*** Block opens ***

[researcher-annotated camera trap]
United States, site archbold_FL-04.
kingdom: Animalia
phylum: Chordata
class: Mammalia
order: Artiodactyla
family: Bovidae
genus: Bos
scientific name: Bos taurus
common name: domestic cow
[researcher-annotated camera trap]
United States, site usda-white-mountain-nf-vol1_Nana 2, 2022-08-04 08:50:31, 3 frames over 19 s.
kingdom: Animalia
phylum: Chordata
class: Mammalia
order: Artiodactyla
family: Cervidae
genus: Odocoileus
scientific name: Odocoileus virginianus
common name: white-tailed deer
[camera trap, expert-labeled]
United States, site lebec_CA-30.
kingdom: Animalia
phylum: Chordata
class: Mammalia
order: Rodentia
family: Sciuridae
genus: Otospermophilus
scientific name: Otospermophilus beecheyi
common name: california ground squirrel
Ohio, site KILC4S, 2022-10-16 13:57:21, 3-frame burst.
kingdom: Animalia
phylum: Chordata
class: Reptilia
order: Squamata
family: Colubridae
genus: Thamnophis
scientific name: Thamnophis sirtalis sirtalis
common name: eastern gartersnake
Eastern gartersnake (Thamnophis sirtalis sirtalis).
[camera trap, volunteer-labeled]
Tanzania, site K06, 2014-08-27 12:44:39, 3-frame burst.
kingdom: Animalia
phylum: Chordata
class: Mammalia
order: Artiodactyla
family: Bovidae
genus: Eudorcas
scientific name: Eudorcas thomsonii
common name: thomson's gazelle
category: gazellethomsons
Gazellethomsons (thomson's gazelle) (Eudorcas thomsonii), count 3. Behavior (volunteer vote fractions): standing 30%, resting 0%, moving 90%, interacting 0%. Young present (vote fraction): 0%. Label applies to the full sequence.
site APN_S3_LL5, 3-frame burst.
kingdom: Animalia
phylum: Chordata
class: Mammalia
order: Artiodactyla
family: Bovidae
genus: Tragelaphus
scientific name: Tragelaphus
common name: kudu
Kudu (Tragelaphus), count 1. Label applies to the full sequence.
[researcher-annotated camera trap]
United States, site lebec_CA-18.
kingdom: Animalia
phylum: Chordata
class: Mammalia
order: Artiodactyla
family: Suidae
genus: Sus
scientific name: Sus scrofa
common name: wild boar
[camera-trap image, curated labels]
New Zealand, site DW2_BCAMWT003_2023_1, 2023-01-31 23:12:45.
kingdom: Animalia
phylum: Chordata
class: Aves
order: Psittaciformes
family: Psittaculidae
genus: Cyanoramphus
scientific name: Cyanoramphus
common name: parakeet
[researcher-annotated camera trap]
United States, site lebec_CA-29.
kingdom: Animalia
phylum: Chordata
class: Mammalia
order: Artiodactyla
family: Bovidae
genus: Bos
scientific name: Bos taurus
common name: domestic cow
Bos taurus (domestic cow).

*** Block closes ***

● **DESCRIPTION OF THE TASK**: Give back the entries above exactly as they are, from their first line through the line that contains "common name: thomson's gazelle", both included, with nothing else.

● **RESULT OF THE TASK**:
[researcher-annotated camera trap]
United States, site archbold_FL-04.
kingdom: Animalia
phylum: Chordata
class: Mammalia
order: Artiodactyla
family: Bovidae
genus: Bos
scientific name: Bos taurus
common name: domestic cow
[researcher-annotated camera trap]
United States, site usda-white-mountain-nf-vol1_Nana 2, 2022-08-04 08:50:31, 3 frames over 19 s.
kingdom: Animalia
phylum: Chordata
class: Mammalia
order: Artiodactyla
family: Cervidae
genus: Odocoileus
scientific name: Odocoileus virginianus
common name: white-tailed deer
[camera trap, expert-labeled]
United States, site lebec_CA-30.
kingdom: Animalia
phylum: Chordata
class: Mammalia
order: Rodentia
family: Sciuridae
genus: Otospermophilus
scientific name: Otospermophilus beecheyi
common name: california ground squirrel
Ohio, site KILC4S, 2022-10-16 13:57:21, 3-frame burst.
kingdom: Animalia
phylum: Chordata
class: Reptilia
order: Squamata
family: Colubridae
genus: Thamnophis
scientific name: Thamnophis sirtalis sirtalis
common name: eastern gartersnake
Eastern gartersnake (Thamnophis sirtalis sirtalis).
[camera trap, volunteer-labeled]
Tanzania, site K06, 2014-08-27 12:44:39, 3-frame burst.
kingdom: Animalia
phylum: Chordata
class: Mammalia
order: Artiodactyla
family: Bovidae
genus: Eudorcas
scientific name: Eudorcas thomsonii
common name: thomson's gazelle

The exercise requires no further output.